In normal operations the gas vent (CV-1) is shut and the water outlet (CV-2) is open. Well fluids enter the outer vessel tangentially and the gas is separated from the liquid and transported to the top of the vessel through a standpipe.

When enough gas accumulates to transition the top float switch to not floating, CV-1 opens to let the gas go to the sink. The backpressure valve is set to ensure that the GasBuster is at higher pressure than the gas sink, so the gas exits to the sink rapidly. During the vent cycle, the downhole pump is still pumping so the liquid level rises and changes the state of the top float to "floating" and CV-1 shuts.

The vessel is now at some intermediate pressure between the gas sink and the backpressure valve setting. As wellbore fluids are pumped into the vessel the liquid level rises and compresses the residual gas at the top of the vessel. Eventually the pressure in the vessel rises enough to open the check valve and flow water to the water system.

This process happens as often as necessary, and the vent valve has been observed to cycle multiple times per minute in very gassy streams to once per hour in streams that are barely gassy.

The most cost effective gas sink is to run the vent line back to the offside casing wing valve on the wellhead. This location is preferred because if CV-1 ever fails open, putting the stream into the wellbore allows the water to simply be pumped back to surface without flooding any surface equipment. It is also effective to take the line from CV-1 to a production unit if there is one on site. Finally some producers pipe the line from CV-1 directly to the gas gathering system, but this has resulted in overfilling equipment designed for minimal water when a level switch stuck in the up position.

Water-outlet motor valve (CV-2) is installed to protect the water system from receiving large quantities of gas when the well slugs gas through the pump. When the bottom float stops floating CV-2 shuts to maintain the water seal between the gas and water. These valves rarely operate in field conditions.

To date 20 GasBusters have been installed, and we've found that downhole pumps make 6 to 250 Mscfd of entrained gas. These vessels also support the concept that traditional gas/liquid separators are not necessary on a large number of pumping gas wells.

References

1. Turner, R.J., et al., Journal of Petroleum Technology, November 1969.

2. Coleman, S.B., et al., Journal of Petroleum Technology, March 1991.

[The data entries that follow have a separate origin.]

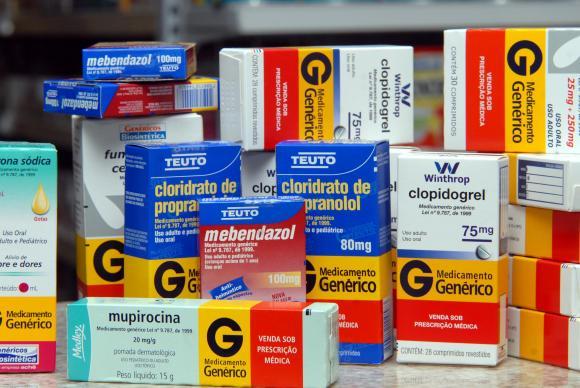 Medicamentos podem ser reajustados em até 7,7%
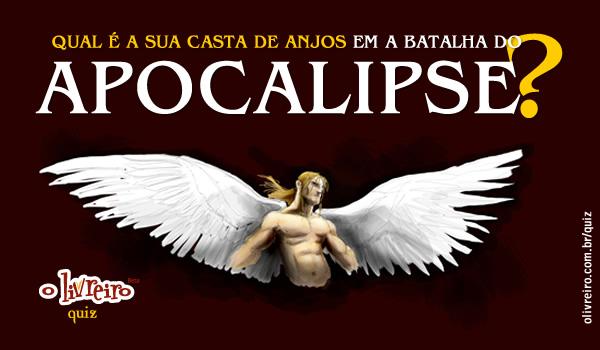 Quiz: qual é a sua casta de anjos?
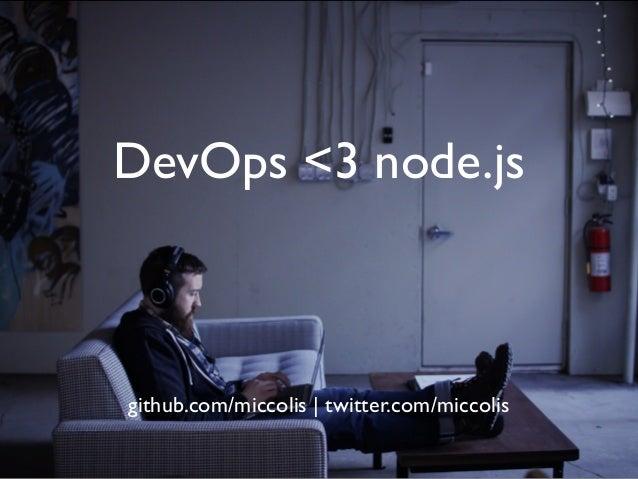 DevOps <3 node.js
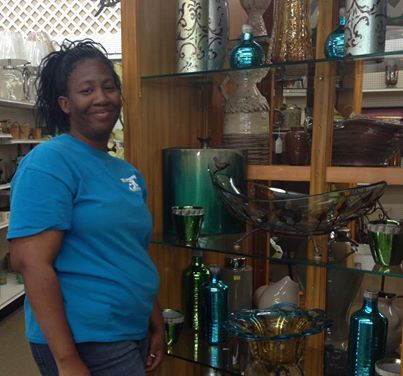 Meet Ms. Pearl! She\'s manager in the gifts & candles department at ...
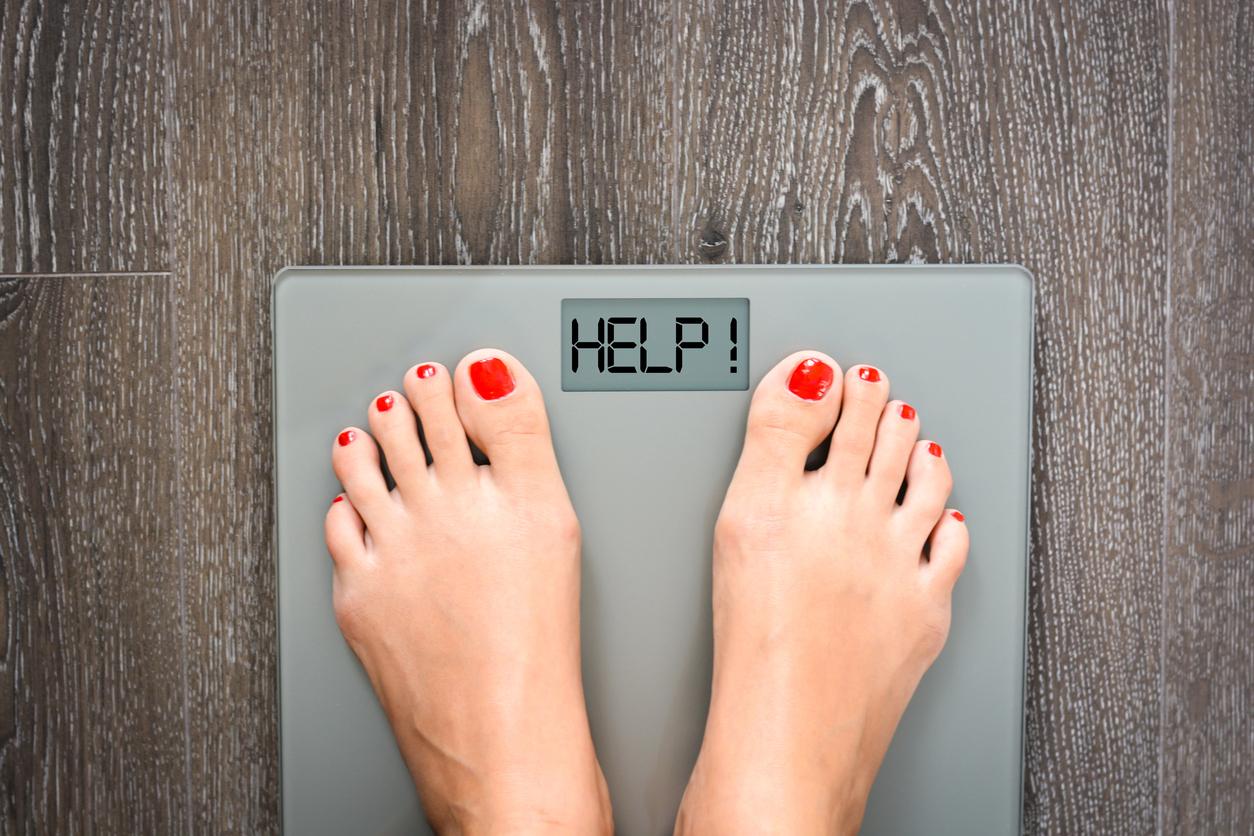 7 помилок в дієті, з якими вага буде стояти на місці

3. Li, M., et al., SPE 75455, SPE Permian Basin Oil and Gas Conference, Midland, Tex., May 15-16, 2001.

The author

David Simpson ([email protected]) is proprietor and principal engineer of MuleShoe Engineering and has 32 years' experience in oil and gas. Based in the San Juan basin in northern New Mexico, the company addresses issues in coalbed methane, low pressure operations, gas compression, gas measurement, field construction, gas well deliquification, and produced water management. Simpson was formerly a facilities engineer for Amoco and BP for 23 years. He has a BSIM from the University of Arkansas and an MSME from University of Colorado.